Copy verbatim the lines starting with the line that contains "How do you rank" and going on through the line that contains "the smartphone at point 22,65 →", both ends included.

Records for this task
○ ○ ○ ○
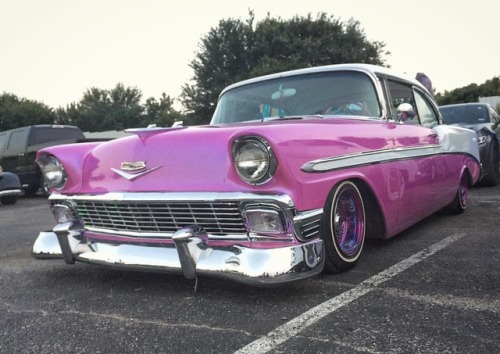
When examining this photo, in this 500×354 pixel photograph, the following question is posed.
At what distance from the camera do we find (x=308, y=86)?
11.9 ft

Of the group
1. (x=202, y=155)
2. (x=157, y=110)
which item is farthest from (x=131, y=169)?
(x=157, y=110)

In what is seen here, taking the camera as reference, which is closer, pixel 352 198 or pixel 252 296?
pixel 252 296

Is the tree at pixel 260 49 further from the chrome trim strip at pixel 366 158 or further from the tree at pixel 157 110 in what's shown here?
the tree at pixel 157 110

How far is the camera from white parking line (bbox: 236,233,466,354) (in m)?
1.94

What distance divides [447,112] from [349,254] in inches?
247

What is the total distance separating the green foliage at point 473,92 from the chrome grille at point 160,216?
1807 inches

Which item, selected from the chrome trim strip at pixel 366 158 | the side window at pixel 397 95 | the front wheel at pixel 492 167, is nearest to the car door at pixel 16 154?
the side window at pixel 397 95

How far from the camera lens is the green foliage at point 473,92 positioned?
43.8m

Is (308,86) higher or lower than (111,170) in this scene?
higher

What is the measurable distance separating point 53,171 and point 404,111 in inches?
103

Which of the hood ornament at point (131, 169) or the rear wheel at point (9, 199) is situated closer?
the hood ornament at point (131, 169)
○ ○ ○ ○
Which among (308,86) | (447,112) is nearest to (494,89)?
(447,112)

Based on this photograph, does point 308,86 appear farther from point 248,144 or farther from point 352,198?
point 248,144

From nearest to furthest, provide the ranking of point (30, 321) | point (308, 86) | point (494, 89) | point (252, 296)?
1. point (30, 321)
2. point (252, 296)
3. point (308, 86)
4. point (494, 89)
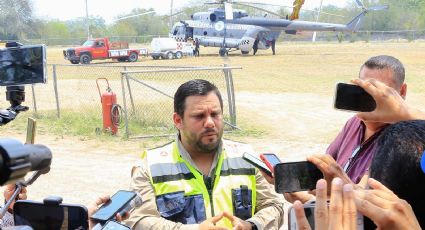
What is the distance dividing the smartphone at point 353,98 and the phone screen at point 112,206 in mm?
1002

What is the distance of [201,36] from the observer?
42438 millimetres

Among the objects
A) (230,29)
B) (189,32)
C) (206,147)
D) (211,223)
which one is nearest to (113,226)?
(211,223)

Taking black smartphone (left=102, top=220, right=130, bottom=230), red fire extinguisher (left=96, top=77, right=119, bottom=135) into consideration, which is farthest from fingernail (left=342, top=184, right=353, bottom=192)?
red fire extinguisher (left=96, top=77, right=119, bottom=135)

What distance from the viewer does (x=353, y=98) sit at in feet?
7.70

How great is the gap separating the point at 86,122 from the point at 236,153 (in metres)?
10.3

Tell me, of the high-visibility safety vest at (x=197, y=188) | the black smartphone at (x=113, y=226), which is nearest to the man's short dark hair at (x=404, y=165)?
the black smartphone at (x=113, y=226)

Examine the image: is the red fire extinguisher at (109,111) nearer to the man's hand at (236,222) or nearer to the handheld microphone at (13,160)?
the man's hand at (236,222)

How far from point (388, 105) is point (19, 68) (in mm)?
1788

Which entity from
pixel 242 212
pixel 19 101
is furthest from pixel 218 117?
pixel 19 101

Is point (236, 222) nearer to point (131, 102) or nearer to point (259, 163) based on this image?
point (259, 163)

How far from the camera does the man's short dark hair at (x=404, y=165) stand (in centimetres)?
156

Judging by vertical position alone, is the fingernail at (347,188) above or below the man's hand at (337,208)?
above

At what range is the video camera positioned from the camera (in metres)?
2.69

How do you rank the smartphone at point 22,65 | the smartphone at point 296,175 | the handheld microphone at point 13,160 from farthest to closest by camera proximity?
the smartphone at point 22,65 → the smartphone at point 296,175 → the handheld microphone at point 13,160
○ ○ ○ ○
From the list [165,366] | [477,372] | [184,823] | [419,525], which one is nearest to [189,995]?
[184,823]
○ ○ ○ ○
Correct output
How do you rank the smartphone at point 22,65 | the smartphone at point 296,175 | the handheld microphone at point 13,160 from farthest to closest by camera proximity?
the smartphone at point 22,65 → the smartphone at point 296,175 → the handheld microphone at point 13,160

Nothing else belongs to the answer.